Instruction |
Copy all of the records below, replacing "detector" with "inspection tool" wherever it occurs and leaving everything else unchanged.

++++++++++++++++++++

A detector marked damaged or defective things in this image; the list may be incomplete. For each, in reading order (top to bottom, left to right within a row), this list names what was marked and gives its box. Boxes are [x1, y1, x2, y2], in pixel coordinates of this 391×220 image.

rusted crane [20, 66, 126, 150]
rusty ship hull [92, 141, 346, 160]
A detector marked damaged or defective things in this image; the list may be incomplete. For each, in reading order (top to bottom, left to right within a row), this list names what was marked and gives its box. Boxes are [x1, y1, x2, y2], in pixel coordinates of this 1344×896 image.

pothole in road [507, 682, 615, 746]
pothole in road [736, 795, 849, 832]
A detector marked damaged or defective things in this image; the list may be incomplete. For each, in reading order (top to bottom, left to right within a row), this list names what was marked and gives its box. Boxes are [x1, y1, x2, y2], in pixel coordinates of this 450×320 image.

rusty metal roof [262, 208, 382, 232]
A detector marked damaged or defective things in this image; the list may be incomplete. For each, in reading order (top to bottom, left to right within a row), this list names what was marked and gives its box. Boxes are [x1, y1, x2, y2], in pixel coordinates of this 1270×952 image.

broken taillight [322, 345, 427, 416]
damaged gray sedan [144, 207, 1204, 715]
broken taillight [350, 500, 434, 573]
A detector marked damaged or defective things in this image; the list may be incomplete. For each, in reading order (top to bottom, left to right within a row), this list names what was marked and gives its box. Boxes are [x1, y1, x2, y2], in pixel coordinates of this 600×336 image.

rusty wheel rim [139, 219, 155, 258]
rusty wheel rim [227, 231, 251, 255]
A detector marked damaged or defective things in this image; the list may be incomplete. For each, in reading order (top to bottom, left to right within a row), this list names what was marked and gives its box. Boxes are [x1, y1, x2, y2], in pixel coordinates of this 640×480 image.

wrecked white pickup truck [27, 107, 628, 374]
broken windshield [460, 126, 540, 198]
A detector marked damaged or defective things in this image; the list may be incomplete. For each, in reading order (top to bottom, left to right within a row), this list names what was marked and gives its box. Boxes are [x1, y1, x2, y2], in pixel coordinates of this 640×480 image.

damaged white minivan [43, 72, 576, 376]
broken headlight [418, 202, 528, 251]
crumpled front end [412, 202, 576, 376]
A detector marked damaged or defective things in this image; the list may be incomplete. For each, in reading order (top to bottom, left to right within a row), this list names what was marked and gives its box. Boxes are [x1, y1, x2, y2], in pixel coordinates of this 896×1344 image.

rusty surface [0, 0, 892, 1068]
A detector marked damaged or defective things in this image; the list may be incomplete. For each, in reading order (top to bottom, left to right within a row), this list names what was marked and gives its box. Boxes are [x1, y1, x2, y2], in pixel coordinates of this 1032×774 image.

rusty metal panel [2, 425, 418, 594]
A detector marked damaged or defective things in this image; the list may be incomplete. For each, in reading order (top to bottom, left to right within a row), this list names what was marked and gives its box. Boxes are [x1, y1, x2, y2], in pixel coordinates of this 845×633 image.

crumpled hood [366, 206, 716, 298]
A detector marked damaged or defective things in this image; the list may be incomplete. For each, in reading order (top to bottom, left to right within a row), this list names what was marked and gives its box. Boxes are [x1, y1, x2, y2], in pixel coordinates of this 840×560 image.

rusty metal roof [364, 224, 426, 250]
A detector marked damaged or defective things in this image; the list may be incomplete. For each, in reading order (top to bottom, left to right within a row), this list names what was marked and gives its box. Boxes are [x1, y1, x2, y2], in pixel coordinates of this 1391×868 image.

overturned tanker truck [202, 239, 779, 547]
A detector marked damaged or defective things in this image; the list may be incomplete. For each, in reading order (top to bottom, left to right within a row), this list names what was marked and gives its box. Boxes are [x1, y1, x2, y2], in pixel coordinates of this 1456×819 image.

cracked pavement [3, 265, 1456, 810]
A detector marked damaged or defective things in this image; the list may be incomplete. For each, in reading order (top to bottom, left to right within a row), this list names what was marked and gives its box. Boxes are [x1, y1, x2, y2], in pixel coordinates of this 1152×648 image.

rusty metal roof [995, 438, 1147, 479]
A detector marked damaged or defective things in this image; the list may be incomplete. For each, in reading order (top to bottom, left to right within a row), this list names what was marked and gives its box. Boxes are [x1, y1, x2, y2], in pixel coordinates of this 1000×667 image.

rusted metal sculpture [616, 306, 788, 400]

++++++++++++++++++++

Completed exercise |
A inspection tool marked damaged or defective things in this image; the list may be incomplete. For each, in reading order (top to bottom, left to right within a row), this list names what was marked and gives its box. Boxes are [x1, y1, x2, y2], in pixel coordinates of this 391×220 image.

rusted crane [20, 66, 126, 150]
rusty ship hull [92, 141, 346, 160]
A inspection tool marked damaged or defective things in this image; the list may be incomplete. For each, in reading order (top to bottom, left to right within a row), this list names what was marked and gives its box. Boxes are [x1, y1, x2, y2], in pixel coordinates of this 1344×896 image.

pothole in road [507, 682, 615, 746]
pothole in road [736, 795, 849, 832]
A inspection tool marked damaged or defective things in this image; the list may be incomplete. For each, in reading order (top to bottom, left to right within a row), this list names what was marked and gives its box. Boxes are [x1, y1, x2, y2], in pixel coordinates of this 450×320 image.

rusty metal roof [262, 208, 382, 232]
A inspection tool marked damaged or defective things in this image; the list may be incomplete. For each, in reading order (top to bottom, left to right within a row), this list names what was marked and gives its box. Boxes are [x1, y1, x2, y2], in pixel coordinates of this 1270×952 image.

broken taillight [322, 345, 427, 416]
damaged gray sedan [144, 207, 1204, 715]
broken taillight [350, 500, 434, 573]
A inspection tool marked damaged or defective things in this image; the list may be incomplete. For each, in reading order (top to bottom, left to right within a row), this list names what was marked and gives its box. Boxes are [x1, y1, x2, y2], in pixel coordinates of this 600×336 image.

rusty wheel rim [139, 219, 155, 258]
rusty wheel rim [227, 231, 251, 255]
A inspection tool marked damaged or defective things in this image; the list may be incomplete. For each, in reading order (top to bottom, left to right within a row), this list names what was marked and gives its box. Boxes are [x1, y1, x2, y2], in pixel coordinates of this 640×480 image.

wrecked white pickup truck [27, 107, 628, 374]
broken windshield [460, 126, 540, 198]
A inspection tool marked damaged or defective things in this image; the list may be incomplete. For each, in reading order (top to bottom, left to right within a row), this list names what was marked and gives its box. Boxes are [x1, y1, x2, y2], in pixel coordinates of this 640×480 image.

damaged white minivan [43, 72, 576, 376]
broken headlight [418, 202, 528, 251]
crumpled front end [412, 202, 576, 376]
A inspection tool marked damaged or defective things in this image; the list may be incomplete. For each, in reading order (top to bottom, left to right within a row), this list names what was marked and gives its box. Boxes are [x1, y1, x2, y2], in pixel coordinates of this 896×1344 image.

rusty surface [0, 0, 892, 1068]
A inspection tool marked damaged or defective things in this image; the list may be incomplete. For each, in reading order (top to bottom, left to right within a row), this list names what was marked and gives its box. Boxes are [x1, y1, x2, y2], in pixel coordinates of this 1032×774 image.

rusty metal panel [2, 425, 418, 594]
A inspection tool marked damaged or defective things in this image; the list may be incomplete. For each, in reading order (top to bottom, left to right within a row), this list names what was marked and gives its box. Boxes are [x1, y1, x2, y2], in pixel coordinates of this 845×633 image.

crumpled hood [366, 206, 716, 298]
A inspection tool marked damaged or defective things in this image; the list may be incomplete. For each, in reading order (top to bottom, left to right within a row), this list names what was marked and gives its box. Boxes are [x1, y1, x2, y2], in pixel coordinates of this 840×560 image.

rusty metal roof [364, 224, 426, 250]
A inspection tool marked damaged or defective things in this image; the list may be incomplete. For each, in reading order (top to bottom, left to right within a row), this list names what was marked and gives its box. Boxes are [x1, y1, x2, y2], in pixel coordinates of this 1391×868 image.

overturned tanker truck [202, 239, 779, 547]
A inspection tool marked damaged or defective things in this image; the list may be incomplete. For each, in reading order (top to bottom, left to right within a row), this list names what was marked and gives its box. Boxes are [x1, y1, x2, y2], in pixel coordinates of this 1456×819 image.

cracked pavement [3, 265, 1456, 810]
A inspection tool marked damaged or defective things in this image; the list may be incomplete. For each, in reading order (top to bottom, left to right within a row), this list names what was marked and gives its box. Boxes are [x1, y1, x2, y2], in pixel coordinates of this 1152×648 image.

rusty metal roof [995, 438, 1147, 479]
A inspection tool marked damaged or defective things in this image; the list may be incomplete. For each, in reading order (top to bottom, left to right within a row), this list names what was marked and gives its box. Boxes are [x1, y1, x2, y2], in pixel coordinates of this 1000×667 image.

rusted metal sculpture [616, 306, 788, 400]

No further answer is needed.